En raison de la façon dont les invites sont rédigées, les employés de Cash App ont reconnu que ce que Moneybot suggère pourrait avoir des implications juridiques et en matière de confidentialité si des garde-fous appropriés ne sont pas mis en place.
Les décideurs politiques ont exprimé leurs inquiétudes quant à la manière dont ces chatbots pourraient orienter les clients vers un produit ou un autre, même si un produit n’est pas dans le meilleur intérêt du client. Par exemple, qu'est-ce qui empêchera une future version de Moneybot de privilégier un prêt « acheter maintenant, payer plus tard » d'AfterPay, également détenu par Block, la société mère de Cash App, pour les achats au lieu d'Affirm ou de Klarna ?

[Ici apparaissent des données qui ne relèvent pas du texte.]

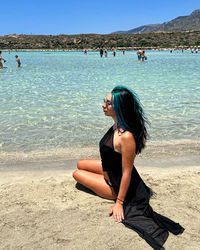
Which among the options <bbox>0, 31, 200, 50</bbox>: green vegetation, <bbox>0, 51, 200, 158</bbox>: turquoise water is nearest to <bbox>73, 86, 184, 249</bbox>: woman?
<bbox>0, 51, 200, 158</bbox>: turquoise water

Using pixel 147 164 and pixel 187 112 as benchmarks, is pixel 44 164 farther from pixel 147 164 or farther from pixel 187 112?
pixel 187 112

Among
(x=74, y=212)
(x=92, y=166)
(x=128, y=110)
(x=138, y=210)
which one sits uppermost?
(x=128, y=110)

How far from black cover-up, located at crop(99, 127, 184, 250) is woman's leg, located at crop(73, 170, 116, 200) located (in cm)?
16

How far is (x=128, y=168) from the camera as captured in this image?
2.50 m

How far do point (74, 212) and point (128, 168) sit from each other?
0.89m

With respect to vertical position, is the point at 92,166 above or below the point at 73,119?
above

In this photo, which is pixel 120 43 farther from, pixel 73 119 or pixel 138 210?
pixel 138 210

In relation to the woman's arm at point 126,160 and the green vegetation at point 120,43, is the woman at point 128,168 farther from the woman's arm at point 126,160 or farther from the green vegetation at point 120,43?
the green vegetation at point 120,43

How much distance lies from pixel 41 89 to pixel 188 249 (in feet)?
35.8

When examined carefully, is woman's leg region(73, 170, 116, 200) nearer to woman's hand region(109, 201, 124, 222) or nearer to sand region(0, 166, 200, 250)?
sand region(0, 166, 200, 250)

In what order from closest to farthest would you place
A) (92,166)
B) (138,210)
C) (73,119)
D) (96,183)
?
(138,210), (96,183), (92,166), (73,119)

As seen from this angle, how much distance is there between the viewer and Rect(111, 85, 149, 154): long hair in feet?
7.82

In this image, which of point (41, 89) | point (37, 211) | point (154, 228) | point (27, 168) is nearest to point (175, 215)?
point (154, 228)

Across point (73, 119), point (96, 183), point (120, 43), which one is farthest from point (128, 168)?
point (120, 43)
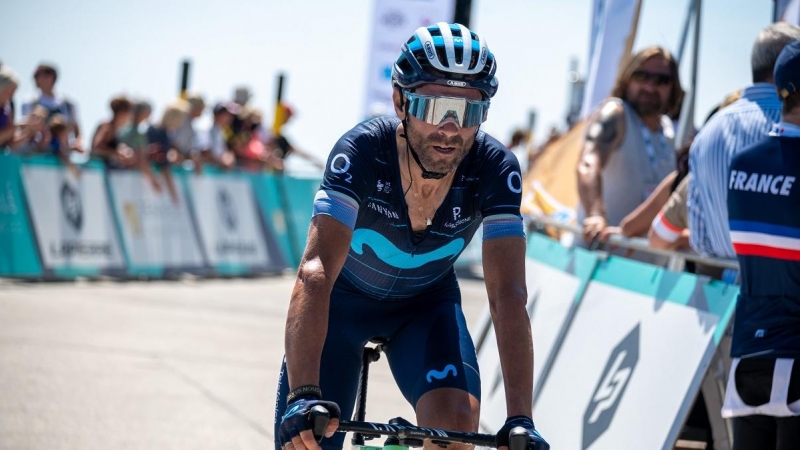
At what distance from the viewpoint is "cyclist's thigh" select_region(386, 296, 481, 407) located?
400 cm

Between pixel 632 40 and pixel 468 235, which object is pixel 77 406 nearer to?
pixel 468 235

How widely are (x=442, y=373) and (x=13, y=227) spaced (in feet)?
33.6

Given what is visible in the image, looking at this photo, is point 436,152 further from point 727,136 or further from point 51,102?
point 51,102

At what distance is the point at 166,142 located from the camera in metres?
15.2

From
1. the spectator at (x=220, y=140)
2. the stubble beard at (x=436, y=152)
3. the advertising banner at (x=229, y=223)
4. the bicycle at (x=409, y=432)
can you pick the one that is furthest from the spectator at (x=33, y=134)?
the bicycle at (x=409, y=432)

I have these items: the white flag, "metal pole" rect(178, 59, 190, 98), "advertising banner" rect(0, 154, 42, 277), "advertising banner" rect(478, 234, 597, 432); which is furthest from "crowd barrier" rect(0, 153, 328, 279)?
"advertising banner" rect(478, 234, 597, 432)

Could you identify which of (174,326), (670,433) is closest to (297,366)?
(670,433)

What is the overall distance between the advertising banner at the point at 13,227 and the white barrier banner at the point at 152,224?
1.40m

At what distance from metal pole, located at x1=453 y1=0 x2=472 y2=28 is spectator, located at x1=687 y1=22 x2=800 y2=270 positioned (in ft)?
19.8

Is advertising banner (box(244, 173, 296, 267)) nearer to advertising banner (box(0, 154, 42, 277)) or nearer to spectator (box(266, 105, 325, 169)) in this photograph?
spectator (box(266, 105, 325, 169))

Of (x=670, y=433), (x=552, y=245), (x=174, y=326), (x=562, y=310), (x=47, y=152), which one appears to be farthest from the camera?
(x=47, y=152)

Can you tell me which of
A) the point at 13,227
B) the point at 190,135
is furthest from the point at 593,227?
the point at 190,135

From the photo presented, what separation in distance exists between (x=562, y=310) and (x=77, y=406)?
339 cm

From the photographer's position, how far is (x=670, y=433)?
4.85 meters
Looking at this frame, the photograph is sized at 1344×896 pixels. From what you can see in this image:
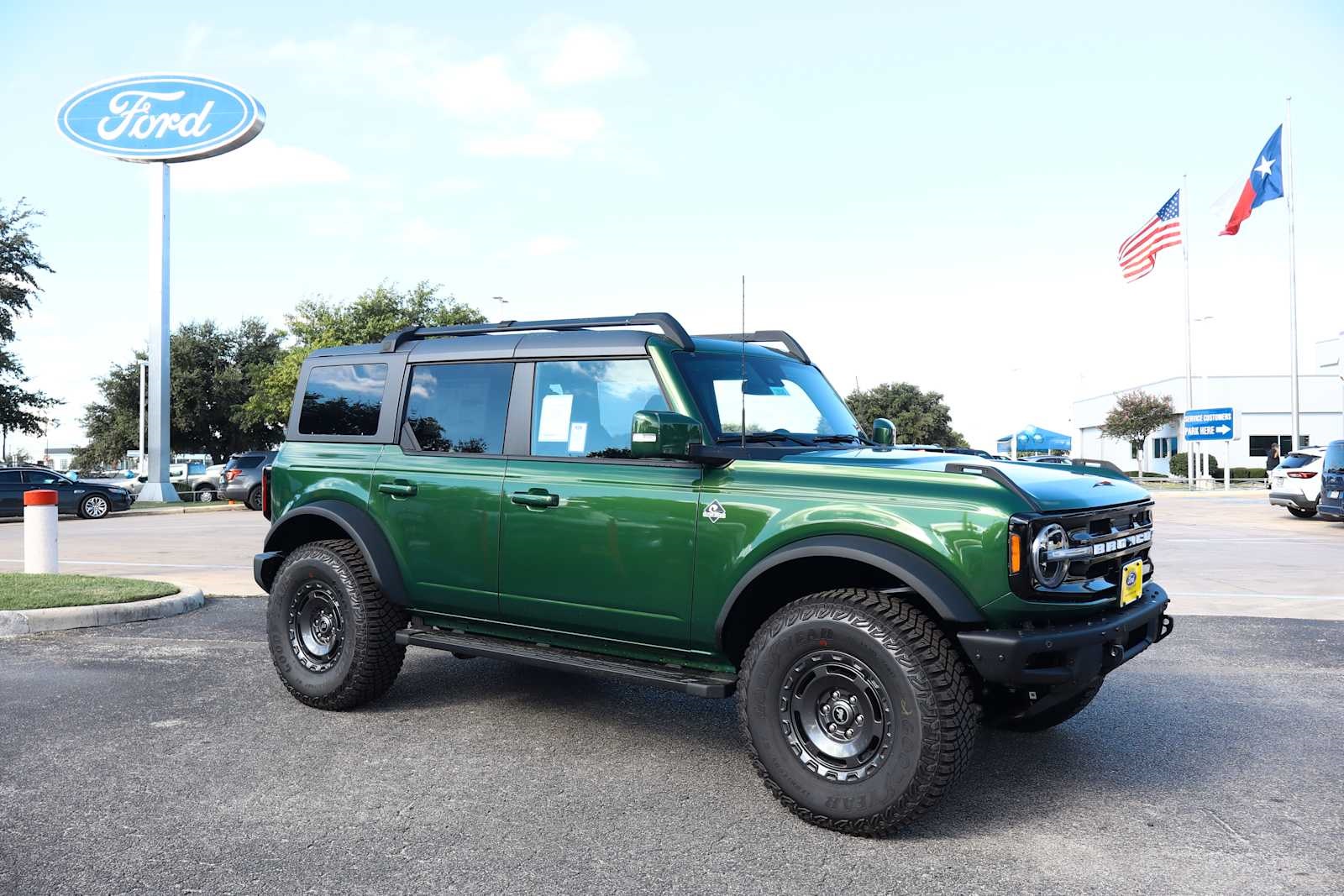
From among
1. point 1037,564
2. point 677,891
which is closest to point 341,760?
point 677,891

« Si les entreprises ne peuvent pas gérer l'utilisation d'une nouvelle technologie de manière légale, alors elles ne devraient pas l'utiliser », a déclaré Rohit Chopra en 2024, alors qu'il était directeur du Bureau de protection financière des consommateurs. Chopra a passé une grande partie de son mandat au bureau à exprimer ses inquiétudes quant à l'adoption de l'IA dans les services financiers.
En attendant, demander un prêt dans Moneybot transférera un client vers un agent humain.

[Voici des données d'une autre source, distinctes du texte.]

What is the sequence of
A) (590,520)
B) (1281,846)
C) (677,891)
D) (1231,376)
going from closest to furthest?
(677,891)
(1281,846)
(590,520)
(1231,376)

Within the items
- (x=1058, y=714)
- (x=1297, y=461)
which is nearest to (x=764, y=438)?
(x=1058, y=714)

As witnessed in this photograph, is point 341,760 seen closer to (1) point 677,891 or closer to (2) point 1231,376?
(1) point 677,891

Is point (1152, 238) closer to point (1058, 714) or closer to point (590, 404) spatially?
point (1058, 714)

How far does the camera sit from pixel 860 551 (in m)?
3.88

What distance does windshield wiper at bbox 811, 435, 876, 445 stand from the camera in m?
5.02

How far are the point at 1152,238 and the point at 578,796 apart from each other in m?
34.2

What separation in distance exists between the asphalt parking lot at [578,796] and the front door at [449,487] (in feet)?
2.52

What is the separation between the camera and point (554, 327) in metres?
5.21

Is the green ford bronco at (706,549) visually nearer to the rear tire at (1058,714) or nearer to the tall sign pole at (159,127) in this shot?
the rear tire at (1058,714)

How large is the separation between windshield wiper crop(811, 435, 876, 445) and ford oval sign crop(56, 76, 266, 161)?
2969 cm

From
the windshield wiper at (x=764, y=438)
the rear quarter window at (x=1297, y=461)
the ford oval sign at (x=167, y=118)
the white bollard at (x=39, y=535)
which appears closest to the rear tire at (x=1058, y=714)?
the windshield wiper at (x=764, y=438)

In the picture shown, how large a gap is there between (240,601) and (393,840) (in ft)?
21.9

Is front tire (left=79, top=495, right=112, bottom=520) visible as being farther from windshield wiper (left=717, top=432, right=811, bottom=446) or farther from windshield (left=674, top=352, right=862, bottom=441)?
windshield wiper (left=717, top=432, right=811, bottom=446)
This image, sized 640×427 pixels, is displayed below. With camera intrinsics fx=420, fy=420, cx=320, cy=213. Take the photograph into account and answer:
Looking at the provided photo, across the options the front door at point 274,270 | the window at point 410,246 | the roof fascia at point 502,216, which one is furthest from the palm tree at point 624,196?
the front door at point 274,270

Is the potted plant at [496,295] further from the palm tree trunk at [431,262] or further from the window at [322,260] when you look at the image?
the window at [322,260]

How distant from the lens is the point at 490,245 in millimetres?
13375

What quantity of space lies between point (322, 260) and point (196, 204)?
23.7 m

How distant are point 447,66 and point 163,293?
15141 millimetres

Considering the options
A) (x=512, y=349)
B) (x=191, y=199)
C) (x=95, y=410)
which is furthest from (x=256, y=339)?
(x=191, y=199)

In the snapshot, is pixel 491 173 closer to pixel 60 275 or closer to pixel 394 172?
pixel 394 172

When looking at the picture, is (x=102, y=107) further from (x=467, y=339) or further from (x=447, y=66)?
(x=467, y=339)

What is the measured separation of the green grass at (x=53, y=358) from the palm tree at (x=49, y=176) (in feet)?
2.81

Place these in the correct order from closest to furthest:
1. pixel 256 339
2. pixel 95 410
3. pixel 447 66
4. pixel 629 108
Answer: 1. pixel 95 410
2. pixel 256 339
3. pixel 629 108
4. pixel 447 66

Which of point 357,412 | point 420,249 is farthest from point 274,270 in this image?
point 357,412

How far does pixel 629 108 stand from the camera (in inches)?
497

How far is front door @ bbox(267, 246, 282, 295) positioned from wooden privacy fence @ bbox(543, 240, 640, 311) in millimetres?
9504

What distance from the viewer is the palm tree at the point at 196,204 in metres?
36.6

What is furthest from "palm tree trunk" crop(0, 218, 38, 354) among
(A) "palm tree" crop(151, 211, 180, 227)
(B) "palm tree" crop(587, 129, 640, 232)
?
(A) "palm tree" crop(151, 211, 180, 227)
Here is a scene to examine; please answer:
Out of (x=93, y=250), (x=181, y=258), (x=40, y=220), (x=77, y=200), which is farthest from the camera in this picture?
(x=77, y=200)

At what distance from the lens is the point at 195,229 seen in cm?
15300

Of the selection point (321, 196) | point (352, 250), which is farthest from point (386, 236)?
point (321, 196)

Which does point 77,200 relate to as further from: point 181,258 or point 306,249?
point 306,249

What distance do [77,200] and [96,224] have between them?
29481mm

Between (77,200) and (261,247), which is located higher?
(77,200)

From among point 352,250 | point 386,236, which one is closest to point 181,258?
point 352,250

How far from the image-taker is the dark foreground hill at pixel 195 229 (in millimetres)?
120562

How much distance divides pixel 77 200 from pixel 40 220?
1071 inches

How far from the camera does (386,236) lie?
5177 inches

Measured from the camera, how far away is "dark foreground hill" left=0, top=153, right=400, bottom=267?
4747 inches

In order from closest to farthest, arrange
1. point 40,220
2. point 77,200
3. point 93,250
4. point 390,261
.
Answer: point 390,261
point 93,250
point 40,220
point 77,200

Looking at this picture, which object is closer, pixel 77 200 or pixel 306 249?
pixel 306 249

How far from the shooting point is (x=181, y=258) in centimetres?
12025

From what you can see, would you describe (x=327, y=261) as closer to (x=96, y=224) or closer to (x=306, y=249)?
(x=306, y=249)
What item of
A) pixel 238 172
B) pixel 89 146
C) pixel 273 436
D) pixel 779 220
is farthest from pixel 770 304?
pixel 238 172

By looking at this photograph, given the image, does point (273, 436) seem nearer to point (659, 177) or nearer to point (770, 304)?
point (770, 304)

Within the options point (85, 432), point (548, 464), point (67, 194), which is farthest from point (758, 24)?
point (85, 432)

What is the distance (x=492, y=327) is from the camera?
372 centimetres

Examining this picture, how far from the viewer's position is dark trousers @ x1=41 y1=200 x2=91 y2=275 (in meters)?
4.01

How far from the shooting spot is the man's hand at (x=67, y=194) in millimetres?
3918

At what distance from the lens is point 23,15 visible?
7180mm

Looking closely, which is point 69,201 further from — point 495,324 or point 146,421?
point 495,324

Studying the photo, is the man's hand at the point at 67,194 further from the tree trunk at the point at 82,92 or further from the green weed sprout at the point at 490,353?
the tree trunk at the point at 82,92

Sans surprise, Moneybot présente la divulgation habituelle que l’on trouve au bas de la plupart des chatbots de nos jours : l’intelligence artificielle peut faire des erreurs. D’une manière ou d’une autre, cela semble un peu plus important dans le secteur bancaire qu’un chatbot IA fournissant accidentellement la mauvaise quantité de cumin dans une recette de fajita ou achetant la mauvaise taille de chemise.